96 senesinde diyarbakır lice'de vatani görevini yapan abimin operasyona katılıp kuzey ırak'a girdiğini öğrendikten sonraki gün zilin çalıp bursa garnizon komutanının kapıya geldiğini görmektir.
ama neyse ki komando olarak görevine başlayan daha sonra özel harekat birliğine cannasçı olarak kabul edilen abimin üstün hizmet tebrik belgesini vermek için gelmiştir o komutan.
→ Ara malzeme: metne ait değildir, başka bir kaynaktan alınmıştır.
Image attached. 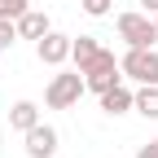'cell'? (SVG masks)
I'll use <instances>...</instances> for the list:
<instances>
[{"instance_id":"1","label":"cell","mask_w":158,"mask_h":158,"mask_svg":"<svg viewBox=\"0 0 158 158\" xmlns=\"http://www.w3.org/2000/svg\"><path fill=\"white\" fill-rule=\"evenodd\" d=\"M114 27H118V40H123L127 48H149V44H158L154 13H145V9H127V13H118Z\"/></svg>"},{"instance_id":"2","label":"cell","mask_w":158,"mask_h":158,"mask_svg":"<svg viewBox=\"0 0 158 158\" xmlns=\"http://www.w3.org/2000/svg\"><path fill=\"white\" fill-rule=\"evenodd\" d=\"M84 70H62L57 66V75L48 79V88H44V106L48 110H70L79 106V97H84Z\"/></svg>"},{"instance_id":"3","label":"cell","mask_w":158,"mask_h":158,"mask_svg":"<svg viewBox=\"0 0 158 158\" xmlns=\"http://www.w3.org/2000/svg\"><path fill=\"white\" fill-rule=\"evenodd\" d=\"M118 70H123V79H132V84H158V48H127L123 57H118Z\"/></svg>"},{"instance_id":"4","label":"cell","mask_w":158,"mask_h":158,"mask_svg":"<svg viewBox=\"0 0 158 158\" xmlns=\"http://www.w3.org/2000/svg\"><path fill=\"white\" fill-rule=\"evenodd\" d=\"M118 79H123V70H118V57H114L110 48H101V53H97L92 62L84 66V88L97 92V97H101L106 88H114Z\"/></svg>"},{"instance_id":"5","label":"cell","mask_w":158,"mask_h":158,"mask_svg":"<svg viewBox=\"0 0 158 158\" xmlns=\"http://www.w3.org/2000/svg\"><path fill=\"white\" fill-rule=\"evenodd\" d=\"M22 141H27L22 149H27L31 158H53L57 149H62V136H57V127H53V123H44V118H40L35 127H27V132H22Z\"/></svg>"},{"instance_id":"6","label":"cell","mask_w":158,"mask_h":158,"mask_svg":"<svg viewBox=\"0 0 158 158\" xmlns=\"http://www.w3.org/2000/svg\"><path fill=\"white\" fill-rule=\"evenodd\" d=\"M35 57H40V62H44V66H66L70 62V35H62V31H48L44 40H35Z\"/></svg>"},{"instance_id":"7","label":"cell","mask_w":158,"mask_h":158,"mask_svg":"<svg viewBox=\"0 0 158 158\" xmlns=\"http://www.w3.org/2000/svg\"><path fill=\"white\" fill-rule=\"evenodd\" d=\"M48 31H53V22H48L44 9H27L18 18V40H44Z\"/></svg>"},{"instance_id":"8","label":"cell","mask_w":158,"mask_h":158,"mask_svg":"<svg viewBox=\"0 0 158 158\" xmlns=\"http://www.w3.org/2000/svg\"><path fill=\"white\" fill-rule=\"evenodd\" d=\"M101 110H106L110 118H118V114H127V110H132V88L123 84V79H118L114 88H106V92H101Z\"/></svg>"},{"instance_id":"9","label":"cell","mask_w":158,"mask_h":158,"mask_svg":"<svg viewBox=\"0 0 158 158\" xmlns=\"http://www.w3.org/2000/svg\"><path fill=\"white\" fill-rule=\"evenodd\" d=\"M97 53H101V40L97 35H70V62H75V70H84Z\"/></svg>"},{"instance_id":"10","label":"cell","mask_w":158,"mask_h":158,"mask_svg":"<svg viewBox=\"0 0 158 158\" xmlns=\"http://www.w3.org/2000/svg\"><path fill=\"white\" fill-rule=\"evenodd\" d=\"M132 110L141 118H158V84H141L132 92Z\"/></svg>"},{"instance_id":"11","label":"cell","mask_w":158,"mask_h":158,"mask_svg":"<svg viewBox=\"0 0 158 158\" xmlns=\"http://www.w3.org/2000/svg\"><path fill=\"white\" fill-rule=\"evenodd\" d=\"M35 123H40V106H35V101H13L9 127H13V132H27V127H35Z\"/></svg>"},{"instance_id":"12","label":"cell","mask_w":158,"mask_h":158,"mask_svg":"<svg viewBox=\"0 0 158 158\" xmlns=\"http://www.w3.org/2000/svg\"><path fill=\"white\" fill-rule=\"evenodd\" d=\"M18 44V22L13 18H0V53H9Z\"/></svg>"},{"instance_id":"13","label":"cell","mask_w":158,"mask_h":158,"mask_svg":"<svg viewBox=\"0 0 158 158\" xmlns=\"http://www.w3.org/2000/svg\"><path fill=\"white\" fill-rule=\"evenodd\" d=\"M27 9H31V0H0V18H13V22H18Z\"/></svg>"},{"instance_id":"14","label":"cell","mask_w":158,"mask_h":158,"mask_svg":"<svg viewBox=\"0 0 158 158\" xmlns=\"http://www.w3.org/2000/svg\"><path fill=\"white\" fill-rule=\"evenodd\" d=\"M110 5H114V0H79V9H84L88 18H106V13H110Z\"/></svg>"},{"instance_id":"15","label":"cell","mask_w":158,"mask_h":158,"mask_svg":"<svg viewBox=\"0 0 158 158\" xmlns=\"http://www.w3.org/2000/svg\"><path fill=\"white\" fill-rule=\"evenodd\" d=\"M136 158H158V141H149V145H141V149H136Z\"/></svg>"},{"instance_id":"16","label":"cell","mask_w":158,"mask_h":158,"mask_svg":"<svg viewBox=\"0 0 158 158\" xmlns=\"http://www.w3.org/2000/svg\"><path fill=\"white\" fill-rule=\"evenodd\" d=\"M141 5H145V13H158V0H141Z\"/></svg>"},{"instance_id":"17","label":"cell","mask_w":158,"mask_h":158,"mask_svg":"<svg viewBox=\"0 0 158 158\" xmlns=\"http://www.w3.org/2000/svg\"><path fill=\"white\" fill-rule=\"evenodd\" d=\"M154 27H158V13H154Z\"/></svg>"}]
</instances>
belki 5 yaşındaydım ama evimizin önünden her gün 2-3 şehit cenazesi geçtiği o günlerde bazı şeylerin farkında olmak o kadar zor olmuyor. ömrümden birkaç yıl attığım gündür o gün.
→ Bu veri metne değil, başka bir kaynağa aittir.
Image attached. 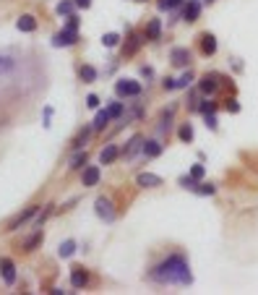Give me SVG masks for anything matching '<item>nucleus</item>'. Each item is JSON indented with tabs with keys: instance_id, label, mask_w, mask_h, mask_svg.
Returning <instances> with one entry per match:
<instances>
[{
	"instance_id": "34",
	"label": "nucleus",
	"mask_w": 258,
	"mask_h": 295,
	"mask_svg": "<svg viewBox=\"0 0 258 295\" xmlns=\"http://www.w3.org/2000/svg\"><path fill=\"white\" fill-rule=\"evenodd\" d=\"M196 193H201V196H214V193H217V186H211V183H198V186H196Z\"/></svg>"
},
{
	"instance_id": "10",
	"label": "nucleus",
	"mask_w": 258,
	"mask_h": 295,
	"mask_svg": "<svg viewBox=\"0 0 258 295\" xmlns=\"http://www.w3.org/2000/svg\"><path fill=\"white\" fill-rule=\"evenodd\" d=\"M169 63L178 65V68H188V63H190V50H188V47H172V50H169Z\"/></svg>"
},
{
	"instance_id": "14",
	"label": "nucleus",
	"mask_w": 258,
	"mask_h": 295,
	"mask_svg": "<svg viewBox=\"0 0 258 295\" xmlns=\"http://www.w3.org/2000/svg\"><path fill=\"white\" fill-rule=\"evenodd\" d=\"M198 44H201V53L204 55H214V53H217V37H214L211 32H204L198 37Z\"/></svg>"
},
{
	"instance_id": "9",
	"label": "nucleus",
	"mask_w": 258,
	"mask_h": 295,
	"mask_svg": "<svg viewBox=\"0 0 258 295\" xmlns=\"http://www.w3.org/2000/svg\"><path fill=\"white\" fill-rule=\"evenodd\" d=\"M201 0H185V6H183V18L188 21V24H193V21H198L201 18Z\"/></svg>"
},
{
	"instance_id": "23",
	"label": "nucleus",
	"mask_w": 258,
	"mask_h": 295,
	"mask_svg": "<svg viewBox=\"0 0 258 295\" xmlns=\"http://www.w3.org/2000/svg\"><path fill=\"white\" fill-rule=\"evenodd\" d=\"M73 11H76V0H60L58 8H55V13H58V16H63V18L73 16Z\"/></svg>"
},
{
	"instance_id": "27",
	"label": "nucleus",
	"mask_w": 258,
	"mask_h": 295,
	"mask_svg": "<svg viewBox=\"0 0 258 295\" xmlns=\"http://www.w3.org/2000/svg\"><path fill=\"white\" fill-rule=\"evenodd\" d=\"M178 139H180L183 144H190V141H193V126H190V123H183V126L178 128Z\"/></svg>"
},
{
	"instance_id": "44",
	"label": "nucleus",
	"mask_w": 258,
	"mask_h": 295,
	"mask_svg": "<svg viewBox=\"0 0 258 295\" xmlns=\"http://www.w3.org/2000/svg\"><path fill=\"white\" fill-rule=\"evenodd\" d=\"M230 112H240V105H238V100H230Z\"/></svg>"
},
{
	"instance_id": "36",
	"label": "nucleus",
	"mask_w": 258,
	"mask_h": 295,
	"mask_svg": "<svg viewBox=\"0 0 258 295\" xmlns=\"http://www.w3.org/2000/svg\"><path fill=\"white\" fill-rule=\"evenodd\" d=\"M11 68H13V58H8V55H0V73L11 71Z\"/></svg>"
},
{
	"instance_id": "12",
	"label": "nucleus",
	"mask_w": 258,
	"mask_h": 295,
	"mask_svg": "<svg viewBox=\"0 0 258 295\" xmlns=\"http://www.w3.org/2000/svg\"><path fill=\"white\" fill-rule=\"evenodd\" d=\"M120 154H123V152H120L118 144H107V146L99 152V165H112Z\"/></svg>"
},
{
	"instance_id": "24",
	"label": "nucleus",
	"mask_w": 258,
	"mask_h": 295,
	"mask_svg": "<svg viewBox=\"0 0 258 295\" xmlns=\"http://www.w3.org/2000/svg\"><path fill=\"white\" fill-rule=\"evenodd\" d=\"M162 37V21L159 18H152L146 24V39H159Z\"/></svg>"
},
{
	"instance_id": "1",
	"label": "nucleus",
	"mask_w": 258,
	"mask_h": 295,
	"mask_svg": "<svg viewBox=\"0 0 258 295\" xmlns=\"http://www.w3.org/2000/svg\"><path fill=\"white\" fill-rule=\"evenodd\" d=\"M152 277L162 285H180V287L193 285V272H190V264L183 254H172L164 261H159L152 272Z\"/></svg>"
},
{
	"instance_id": "41",
	"label": "nucleus",
	"mask_w": 258,
	"mask_h": 295,
	"mask_svg": "<svg viewBox=\"0 0 258 295\" xmlns=\"http://www.w3.org/2000/svg\"><path fill=\"white\" fill-rule=\"evenodd\" d=\"M86 136H89V131H83L81 136H76V141H73V146H76V149H81V144L86 141Z\"/></svg>"
},
{
	"instance_id": "26",
	"label": "nucleus",
	"mask_w": 258,
	"mask_h": 295,
	"mask_svg": "<svg viewBox=\"0 0 258 295\" xmlns=\"http://www.w3.org/2000/svg\"><path fill=\"white\" fill-rule=\"evenodd\" d=\"M120 34L118 32H107V34H102V44H104V47L107 50H112V47H118V44H120Z\"/></svg>"
},
{
	"instance_id": "43",
	"label": "nucleus",
	"mask_w": 258,
	"mask_h": 295,
	"mask_svg": "<svg viewBox=\"0 0 258 295\" xmlns=\"http://www.w3.org/2000/svg\"><path fill=\"white\" fill-rule=\"evenodd\" d=\"M76 8H81V11L92 8V0H76Z\"/></svg>"
},
{
	"instance_id": "28",
	"label": "nucleus",
	"mask_w": 258,
	"mask_h": 295,
	"mask_svg": "<svg viewBox=\"0 0 258 295\" xmlns=\"http://www.w3.org/2000/svg\"><path fill=\"white\" fill-rule=\"evenodd\" d=\"M178 183H180L183 188H188V191H196V186L201 183V180H196V178L188 173V175H180V178H178Z\"/></svg>"
},
{
	"instance_id": "8",
	"label": "nucleus",
	"mask_w": 258,
	"mask_h": 295,
	"mask_svg": "<svg viewBox=\"0 0 258 295\" xmlns=\"http://www.w3.org/2000/svg\"><path fill=\"white\" fill-rule=\"evenodd\" d=\"M89 269H83V266H73V272H71V287L73 290H83L86 285H89Z\"/></svg>"
},
{
	"instance_id": "20",
	"label": "nucleus",
	"mask_w": 258,
	"mask_h": 295,
	"mask_svg": "<svg viewBox=\"0 0 258 295\" xmlns=\"http://www.w3.org/2000/svg\"><path fill=\"white\" fill-rule=\"evenodd\" d=\"M110 120H112V115H110V110H107V107L97 110V115H94V131H104Z\"/></svg>"
},
{
	"instance_id": "22",
	"label": "nucleus",
	"mask_w": 258,
	"mask_h": 295,
	"mask_svg": "<svg viewBox=\"0 0 258 295\" xmlns=\"http://www.w3.org/2000/svg\"><path fill=\"white\" fill-rule=\"evenodd\" d=\"M76 248H78V245H76V240H71V238H68V240H63V243L58 245V256H60V259H71V256L76 254Z\"/></svg>"
},
{
	"instance_id": "29",
	"label": "nucleus",
	"mask_w": 258,
	"mask_h": 295,
	"mask_svg": "<svg viewBox=\"0 0 258 295\" xmlns=\"http://www.w3.org/2000/svg\"><path fill=\"white\" fill-rule=\"evenodd\" d=\"M159 11H175V8H183L185 0H159Z\"/></svg>"
},
{
	"instance_id": "17",
	"label": "nucleus",
	"mask_w": 258,
	"mask_h": 295,
	"mask_svg": "<svg viewBox=\"0 0 258 295\" xmlns=\"http://www.w3.org/2000/svg\"><path fill=\"white\" fill-rule=\"evenodd\" d=\"M136 152H144V136H133V139L128 141V146L123 149V157H125V160H131Z\"/></svg>"
},
{
	"instance_id": "37",
	"label": "nucleus",
	"mask_w": 258,
	"mask_h": 295,
	"mask_svg": "<svg viewBox=\"0 0 258 295\" xmlns=\"http://www.w3.org/2000/svg\"><path fill=\"white\" fill-rule=\"evenodd\" d=\"M214 110H217V105H214V102H209V100H206L204 105H198V112H201V115H211Z\"/></svg>"
},
{
	"instance_id": "5",
	"label": "nucleus",
	"mask_w": 258,
	"mask_h": 295,
	"mask_svg": "<svg viewBox=\"0 0 258 295\" xmlns=\"http://www.w3.org/2000/svg\"><path fill=\"white\" fill-rule=\"evenodd\" d=\"M37 214H39V204H32V207H26L24 212L16 214V217L8 222V228H6V230H11V233H13V230H18L21 225H26V222H29V219H34Z\"/></svg>"
},
{
	"instance_id": "25",
	"label": "nucleus",
	"mask_w": 258,
	"mask_h": 295,
	"mask_svg": "<svg viewBox=\"0 0 258 295\" xmlns=\"http://www.w3.org/2000/svg\"><path fill=\"white\" fill-rule=\"evenodd\" d=\"M68 167H71V170H83V167H86V152H83V149H81V152L76 149V154L71 157Z\"/></svg>"
},
{
	"instance_id": "40",
	"label": "nucleus",
	"mask_w": 258,
	"mask_h": 295,
	"mask_svg": "<svg viewBox=\"0 0 258 295\" xmlns=\"http://www.w3.org/2000/svg\"><path fill=\"white\" fill-rule=\"evenodd\" d=\"M86 107L99 110V97H97V94H89V97H86Z\"/></svg>"
},
{
	"instance_id": "38",
	"label": "nucleus",
	"mask_w": 258,
	"mask_h": 295,
	"mask_svg": "<svg viewBox=\"0 0 258 295\" xmlns=\"http://www.w3.org/2000/svg\"><path fill=\"white\" fill-rule=\"evenodd\" d=\"M204 120H206L209 131H217V115H214V112H211V115H204Z\"/></svg>"
},
{
	"instance_id": "31",
	"label": "nucleus",
	"mask_w": 258,
	"mask_h": 295,
	"mask_svg": "<svg viewBox=\"0 0 258 295\" xmlns=\"http://www.w3.org/2000/svg\"><path fill=\"white\" fill-rule=\"evenodd\" d=\"M52 214V204H47V207L45 209H42V214H37L34 217V228H42V225H45V219Z\"/></svg>"
},
{
	"instance_id": "18",
	"label": "nucleus",
	"mask_w": 258,
	"mask_h": 295,
	"mask_svg": "<svg viewBox=\"0 0 258 295\" xmlns=\"http://www.w3.org/2000/svg\"><path fill=\"white\" fill-rule=\"evenodd\" d=\"M141 42H144L141 34H131V37H128V42L123 44V55H136L138 47H141Z\"/></svg>"
},
{
	"instance_id": "42",
	"label": "nucleus",
	"mask_w": 258,
	"mask_h": 295,
	"mask_svg": "<svg viewBox=\"0 0 258 295\" xmlns=\"http://www.w3.org/2000/svg\"><path fill=\"white\" fill-rule=\"evenodd\" d=\"M162 86L167 89V92H175V79H164V81H162Z\"/></svg>"
},
{
	"instance_id": "16",
	"label": "nucleus",
	"mask_w": 258,
	"mask_h": 295,
	"mask_svg": "<svg viewBox=\"0 0 258 295\" xmlns=\"http://www.w3.org/2000/svg\"><path fill=\"white\" fill-rule=\"evenodd\" d=\"M78 79L83 81V84H94L97 79H99V71H97V68L94 65H78Z\"/></svg>"
},
{
	"instance_id": "33",
	"label": "nucleus",
	"mask_w": 258,
	"mask_h": 295,
	"mask_svg": "<svg viewBox=\"0 0 258 295\" xmlns=\"http://www.w3.org/2000/svg\"><path fill=\"white\" fill-rule=\"evenodd\" d=\"M190 81H193V73L185 68V73L180 79H175V89H185V86H190Z\"/></svg>"
},
{
	"instance_id": "35",
	"label": "nucleus",
	"mask_w": 258,
	"mask_h": 295,
	"mask_svg": "<svg viewBox=\"0 0 258 295\" xmlns=\"http://www.w3.org/2000/svg\"><path fill=\"white\" fill-rule=\"evenodd\" d=\"M190 175H193V178H196V180H204V178H206V165H201V162H196V165H193V167H190Z\"/></svg>"
},
{
	"instance_id": "3",
	"label": "nucleus",
	"mask_w": 258,
	"mask_h": 295,
	"mask_svg": "<svg viewBox=\"0 0 258 295\" xmlns=\"http://www.w3.org/2000/svg\"><path fill=\"white\" fill-rule=\"evenodd\" d=\"M94 212H97V217H99L102 222H115V217H118L115 204L107 199V196H97V201H94Z\"/></svg>"
},
{
	"instance_id": "39",
	"label": "nucleus",
	"mask_w": 258,
	"mask_h": 295,
	"mask_svg": "<svg viewBox=\"0 0 258 295\" xmlns=\"http://www.w3.org/2000/svg\"><path fill=\"white\" fill-rule=\"evenodd\" d=\"M78 24H81V18H78L76 13L68 16V21H66V27H68V29H76V32H78Z\"/></svg>"
},
{
	"instance_id": "7",
	"label": "nucleus",
	"mask_w": 258,
	"mask_h": 295,
	"mask_svg": "<svg viewBox=\"0 0 258 295\" xmlns=\"http://www.w3.org/2000/svg\"><path fill=\"white\" fill-rule=\"evenodd\" d=\"M99 178H102L99 165H86V167L81 170V186H86V188H94V186L99 183Z\"/></svg>"
},
{
	"instance_id": "19",
	"label": "nucleus",
	"mask_w": 258,
	"mask_h": 295,
	"mask_svg": "<svg viewBox=\"0 0 258 295\" xmlns=\"http://www.w3.org/2000/svg\"><path fill=\"white\" fill-rule=\"evenodd\" d=\"M42 238H45V235H42V230L37 228V230H34V233H32V235H29V238L24 240V251H26V254L37 251V248L42 245Z\"/></svg>"
},
{
	"instance_id": "4",
	"label": "nucleus",
	"mask_w": 258,
	"mask_h": 295,
	"mask_svg": "<svg viewBox=\"0 0 258 295\" xmlns=\"http://www.w3.org/2000/svg\"><path fill=\"white\" fill-rule=\"evenodd\" d=\"M78 42V32L76 29H60V32H55L52 34V39H50V44L52 47H73V44Z\"/></svg>"
},
{
	"instance_id": "6",
	"label": "nucleus",
	"mask_w": 258,
	"mask_h": 295,
	"mask_svg": "<svg viewBox=\"0 0 258 295\" xmlns=\"http://www.w3.org/2000/svg\"><path fill=\"white\" fill-rule=\"evenodd\" d=\"M0 277H3V282H6L8 287H13V285H16V280H18V272H16L13 259H8V256H3V259H0Z\"/></svg>"
},
{
	"instance_id": "15",
	"label": "nucleus",
	"mask_w": 258,
	"mask_h": 295,
	"mask_svg": "<svg viewBox=\"0 0 258 295\" xmlns=\"http://www.w3.org/2000/svg\"><path fill=\"white\" fill-rule=\"evenodd\" d=\"M16 29H18V32H24V34H32V32L37 29V18H34L32 13L18 16V18H16Z\"/></svg>"
},
{
	"instance_id": "30",
	"label": "nucleus",
	"mask_w": 258,
	"mask_h": 295,
	"mask_svg": "<svg viewBox=\"0 0 258 295\" xmlns=\"http://www.w3.org/2000/svg\"><path fill=\"white\" fill-rule=\"evenodd\" d=\"M52 115H55V107L52 105H47L45 110H42V126H45V128L52 126Z\"/></svg>"
},
{
	"instance_id": "2",
	"label": "nucleus",
	"mask_w": 258,
	"mask_h": 295,
	"mask_svg": "<svg viewBox=\"0 0 258 295\" xmlns=\"http://www.w3.org/2000/svg\"><path fill=\"white\" fill-rule=\"evenodd\" d=\"M141 89H144V86H141V81H136V79H118V81H115V94L123 97V100L138 97Z\"/></svg>"
},
{
	"instance_id": "32",
	"label": "nucleus",
	"mask_w": 258,
	"mask_h": 295,
	"mask_svg": "<svg viewBox=\"0 0 258 295\" xmlns=\"http://www.w3.org/2000/svg\"><path fill=\"white\" fill-rule=\"evenodd\" d=\"M107 110H110V115L118 120V118H123V112H125V105H123V102H110V107H107Z\"/></svg>"
},
{
	"instance_id": "13",
	"label": "nucleus",
	"mask_w": 258,
	"mask_h": 295,
	"mask_svg": "<svg viewBox=\"0 0 258 295\" xmlns=\"http://www.w3.org/2000/svg\"><path fill=\"white\" fill-rule=\"evenodd\" d=\"M198 89H201V94H214L219 89V76L217 73H209L198 81Z\"/></svg>"
},
{
	"instance_id": "11",
	"label": "nucleus",
	"mask_w": 258,
	"mask_h": 295,
	"mask_svg": "<svg viewBox=\"0 0 258 295\" xmlns=\"http://www.w3.org/2000/svg\"><path fill=\"white\" fill-rule=\"evenodd\" d=\"M136 186L138 188H157V186H162V178L157 173H138L136 175Z\"/></svg>"
},
{
	"instance_id": "21",
	"label": "nucleus",
	"mask_w": 258,
	"mask_h": 295,
	"mask_svg": "<svg viewBox=\"0 0 258 295\" xmlns=\"http://www.w3.org/2000/svg\"><path fill=\"white\" fill-rule=\"evenodd\" d=\"M162 152H164V146H162L159 141H154V139H152V141H144V152H141V154H144V157H149V160H154V157H159Z\"/></svg>"
}]
</instances>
ellerin ayakların titrer bir halde bir hatuna derdini anlatırken ağızdan çıkan saçma sözler. neden söylediğini bilemezsin nasıl çevireceğini bilemezsin.*
ne yapacağını bilememektir... her ihtimali düşünür, en iyiye karar vermek istersin. olmaz ama hep bir başka engel vardır. sonunda iyi ya da kötü bir karar verirsin ama her zaman kalır içinde "acaba? acaba başka türlü yapsam nasıl olurdu?" diye ama bilemezsin ve budur işte aslen insana koyan...
"ben hiçbir işe yaramıyorum" duygusudur. her insan bir işe yaradığını bilmek ister. birileri bunu size telkin etmezse baya baya inanırsınız işe yaramadığınıza.